• [Study text]:
Crucifixation
A letter to the editor in last week's Ledger proposed that students at Mascenic High School should study the Bible instead of modern works like Allen Ginsberg's poem "Howl." It reminded me of something that happened in my Modern Literature class a couple of weeks ago. In an essay on symbolism, one of my students, intending to use the word "crucifixion," actually wrote "crucifixation."
It gave me a laugh and a useful new word: according to some of my students, "crucifixation" is the English Teacher's Disease. "You see religious symbolism in everything!" they accuse me.
Guilty. In 1999, when I was a brand-new teacher, my freshman English class was reading The House on Mango Street, a book by Sandra Cisneros about a young Latina girl named Esperanza. One of the chapters is called "The Monkey Garden," and I mentioned that any time a garden comes up in a work of literature, a careful reader should consider whether it is an allusion to the Garden of Eden.
The response was 25 blank stares. I paused. "How many of you know what the Garden of Eden is?"
Five tentative hands went up. I tried again. "How many of you have heard of Adam and Eve?"

• [Work request 1]:
From the essay about "crucifixation," reproduce word for word the part that opens with the words containing "It gave me a" and closes with "Garden of Eden.".
• [Work request 2]:
According to the essay about "crucifixation," which book was the author's freshman English class reading in 1999?

• [Recorded information]:

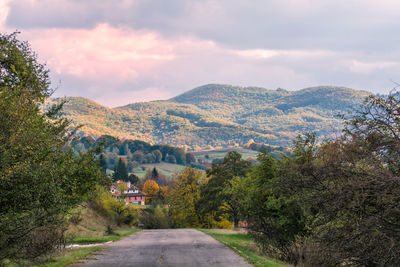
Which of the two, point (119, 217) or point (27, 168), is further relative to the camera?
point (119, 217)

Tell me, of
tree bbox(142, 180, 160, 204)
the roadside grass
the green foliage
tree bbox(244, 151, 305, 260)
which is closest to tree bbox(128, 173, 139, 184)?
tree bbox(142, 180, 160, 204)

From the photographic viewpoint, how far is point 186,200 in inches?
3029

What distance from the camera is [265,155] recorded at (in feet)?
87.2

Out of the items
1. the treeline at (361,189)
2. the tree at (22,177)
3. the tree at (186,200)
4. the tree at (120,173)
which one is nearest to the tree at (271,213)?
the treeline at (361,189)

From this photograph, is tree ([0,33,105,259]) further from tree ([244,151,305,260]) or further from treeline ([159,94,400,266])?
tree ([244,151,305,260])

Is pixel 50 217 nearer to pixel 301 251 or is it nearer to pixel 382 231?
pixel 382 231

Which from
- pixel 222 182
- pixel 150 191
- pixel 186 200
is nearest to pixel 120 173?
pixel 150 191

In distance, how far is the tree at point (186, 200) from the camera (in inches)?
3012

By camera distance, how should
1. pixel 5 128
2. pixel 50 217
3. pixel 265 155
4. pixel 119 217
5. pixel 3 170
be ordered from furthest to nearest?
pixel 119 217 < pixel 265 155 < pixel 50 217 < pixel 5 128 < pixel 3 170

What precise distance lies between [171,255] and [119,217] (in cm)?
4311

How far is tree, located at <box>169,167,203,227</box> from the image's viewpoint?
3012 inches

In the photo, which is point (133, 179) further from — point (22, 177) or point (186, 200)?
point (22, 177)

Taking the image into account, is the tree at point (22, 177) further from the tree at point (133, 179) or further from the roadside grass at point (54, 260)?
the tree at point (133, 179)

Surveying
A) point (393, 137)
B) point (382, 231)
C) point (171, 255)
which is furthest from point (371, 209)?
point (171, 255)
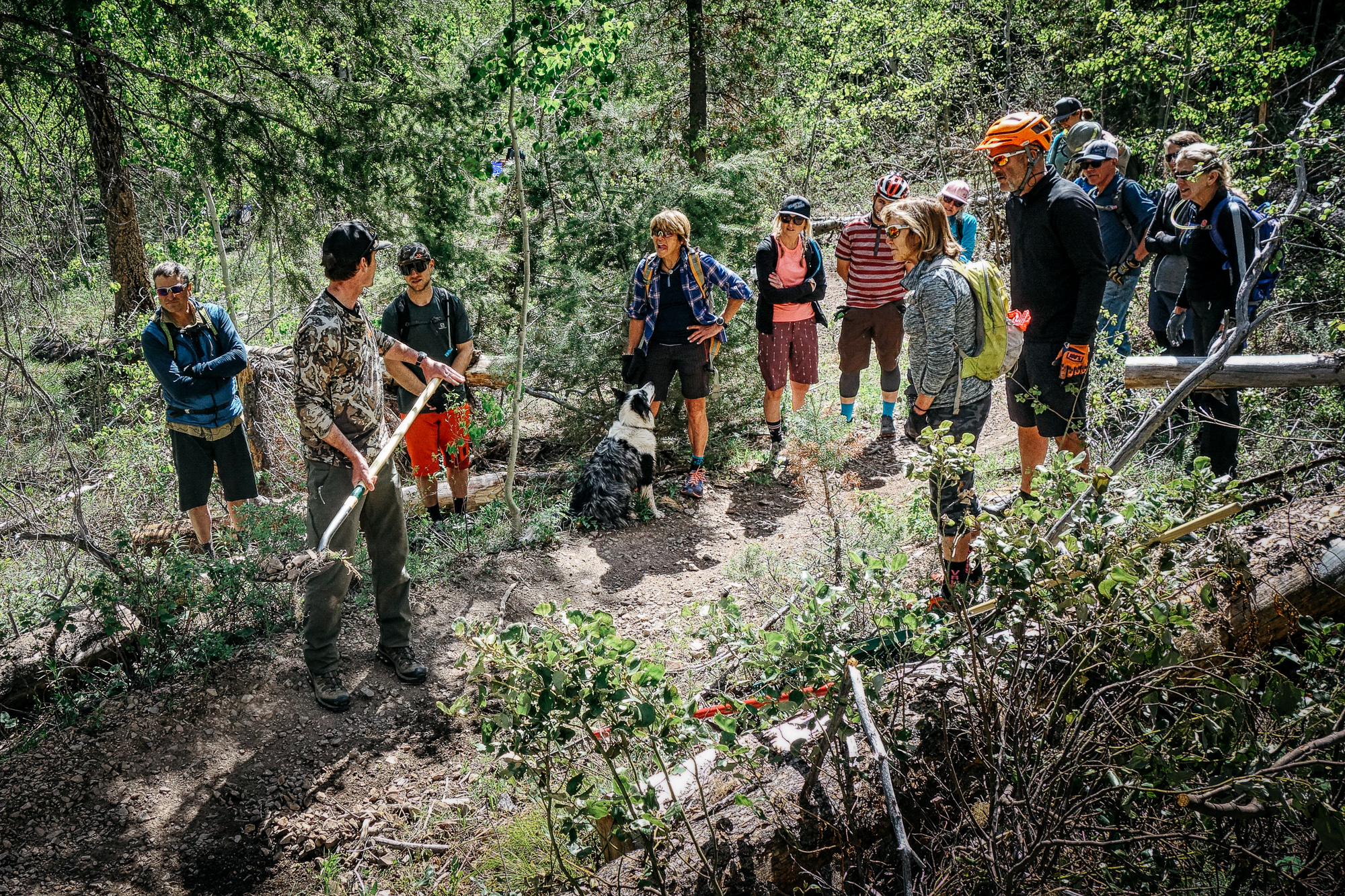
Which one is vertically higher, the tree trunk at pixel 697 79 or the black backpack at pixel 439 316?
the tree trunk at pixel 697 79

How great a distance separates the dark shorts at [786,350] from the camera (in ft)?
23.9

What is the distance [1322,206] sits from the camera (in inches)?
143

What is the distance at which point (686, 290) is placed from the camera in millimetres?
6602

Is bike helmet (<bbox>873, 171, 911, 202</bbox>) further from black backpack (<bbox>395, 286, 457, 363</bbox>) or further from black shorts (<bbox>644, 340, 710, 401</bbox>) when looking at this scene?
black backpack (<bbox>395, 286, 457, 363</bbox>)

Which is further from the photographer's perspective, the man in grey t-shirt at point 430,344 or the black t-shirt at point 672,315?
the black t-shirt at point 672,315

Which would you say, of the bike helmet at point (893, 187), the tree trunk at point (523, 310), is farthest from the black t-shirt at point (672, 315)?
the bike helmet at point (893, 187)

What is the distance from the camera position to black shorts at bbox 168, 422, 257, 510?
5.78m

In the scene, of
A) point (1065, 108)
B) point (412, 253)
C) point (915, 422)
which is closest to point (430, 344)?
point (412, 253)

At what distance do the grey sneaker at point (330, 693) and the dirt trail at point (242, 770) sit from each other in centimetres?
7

==

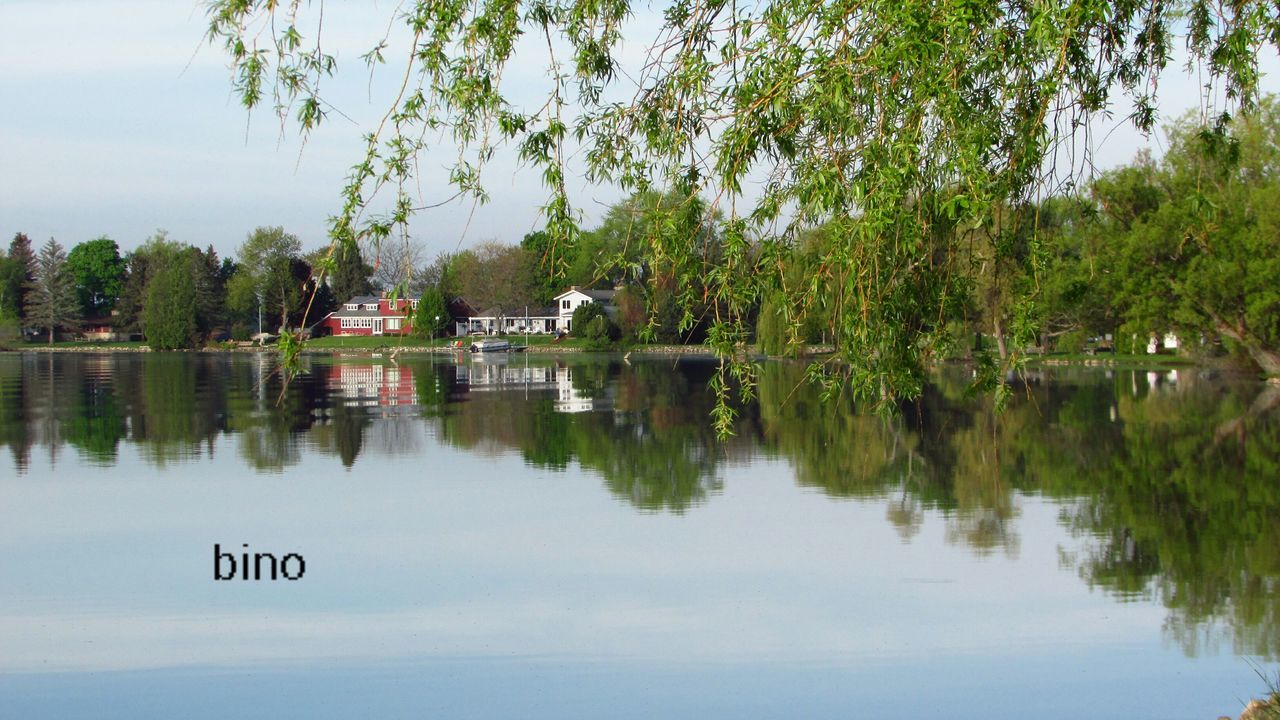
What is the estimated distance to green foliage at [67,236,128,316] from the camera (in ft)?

* * *

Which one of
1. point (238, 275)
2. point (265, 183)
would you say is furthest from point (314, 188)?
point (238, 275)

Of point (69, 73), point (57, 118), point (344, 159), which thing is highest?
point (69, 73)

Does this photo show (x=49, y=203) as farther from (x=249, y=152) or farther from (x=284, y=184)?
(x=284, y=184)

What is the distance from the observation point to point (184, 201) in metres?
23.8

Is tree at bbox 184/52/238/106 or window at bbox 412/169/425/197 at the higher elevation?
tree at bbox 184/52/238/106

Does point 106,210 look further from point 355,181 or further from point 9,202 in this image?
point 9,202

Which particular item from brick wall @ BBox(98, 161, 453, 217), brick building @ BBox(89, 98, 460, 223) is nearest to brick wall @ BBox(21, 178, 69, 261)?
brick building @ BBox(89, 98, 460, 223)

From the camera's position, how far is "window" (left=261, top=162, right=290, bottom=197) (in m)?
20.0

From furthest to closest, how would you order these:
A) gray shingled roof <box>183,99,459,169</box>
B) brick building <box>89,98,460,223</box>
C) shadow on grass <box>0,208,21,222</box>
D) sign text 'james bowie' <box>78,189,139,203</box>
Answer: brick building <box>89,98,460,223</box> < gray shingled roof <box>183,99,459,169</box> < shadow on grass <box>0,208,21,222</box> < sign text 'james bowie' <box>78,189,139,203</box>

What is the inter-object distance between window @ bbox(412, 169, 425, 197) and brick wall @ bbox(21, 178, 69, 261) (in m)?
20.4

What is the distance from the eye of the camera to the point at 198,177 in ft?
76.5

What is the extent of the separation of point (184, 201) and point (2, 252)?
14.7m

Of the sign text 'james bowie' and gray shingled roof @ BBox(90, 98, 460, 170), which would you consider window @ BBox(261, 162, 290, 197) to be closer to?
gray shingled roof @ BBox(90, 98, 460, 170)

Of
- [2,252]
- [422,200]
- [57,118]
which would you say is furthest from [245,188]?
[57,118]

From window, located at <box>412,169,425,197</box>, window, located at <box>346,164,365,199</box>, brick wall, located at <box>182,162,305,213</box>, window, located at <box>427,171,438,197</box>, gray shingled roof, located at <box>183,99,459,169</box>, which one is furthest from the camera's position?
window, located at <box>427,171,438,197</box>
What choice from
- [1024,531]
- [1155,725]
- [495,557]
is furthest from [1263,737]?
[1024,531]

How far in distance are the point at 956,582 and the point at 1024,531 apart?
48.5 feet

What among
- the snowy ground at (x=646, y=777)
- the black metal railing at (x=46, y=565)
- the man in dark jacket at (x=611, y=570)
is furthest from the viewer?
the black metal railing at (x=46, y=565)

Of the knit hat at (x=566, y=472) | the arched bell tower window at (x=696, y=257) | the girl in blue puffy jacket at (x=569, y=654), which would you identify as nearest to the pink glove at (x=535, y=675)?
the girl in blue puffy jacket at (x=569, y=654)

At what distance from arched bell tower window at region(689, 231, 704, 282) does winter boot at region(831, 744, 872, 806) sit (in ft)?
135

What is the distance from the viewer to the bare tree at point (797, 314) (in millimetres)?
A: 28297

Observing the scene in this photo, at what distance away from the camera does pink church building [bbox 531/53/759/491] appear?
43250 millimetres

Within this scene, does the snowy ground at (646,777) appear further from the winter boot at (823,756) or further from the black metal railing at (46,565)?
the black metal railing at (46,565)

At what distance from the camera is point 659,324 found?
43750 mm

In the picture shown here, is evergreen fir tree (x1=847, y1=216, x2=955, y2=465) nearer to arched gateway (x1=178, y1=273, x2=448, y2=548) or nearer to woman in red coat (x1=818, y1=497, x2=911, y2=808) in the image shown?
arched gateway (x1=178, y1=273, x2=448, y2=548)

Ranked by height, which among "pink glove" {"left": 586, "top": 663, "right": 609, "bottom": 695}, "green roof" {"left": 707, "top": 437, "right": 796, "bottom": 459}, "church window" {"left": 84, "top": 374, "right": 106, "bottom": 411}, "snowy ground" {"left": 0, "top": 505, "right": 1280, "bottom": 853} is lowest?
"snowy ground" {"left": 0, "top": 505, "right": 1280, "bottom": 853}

• [Written response 1]:
It gave me a laugh and a useful new word: according to some of my students, "crucifixation" is the English Teacher's Disease. "You see religious symbolism in everything!" they accuse me.
Guilty. In 1999, when I was a brand-new teacher, my freshman English class was reading The House on Mango Street, a book by Sandra Cisneros about a young Latina girl named Esperanza. One of the chapters is called "The Monkey Garden," and I mentioned that any time a garden comes up in a work of literature, a careful reader should consider whether it is an allusion to the Garden of Eden.

• [Written response 2]:
The House on Mango Street, by Sandra Cisneros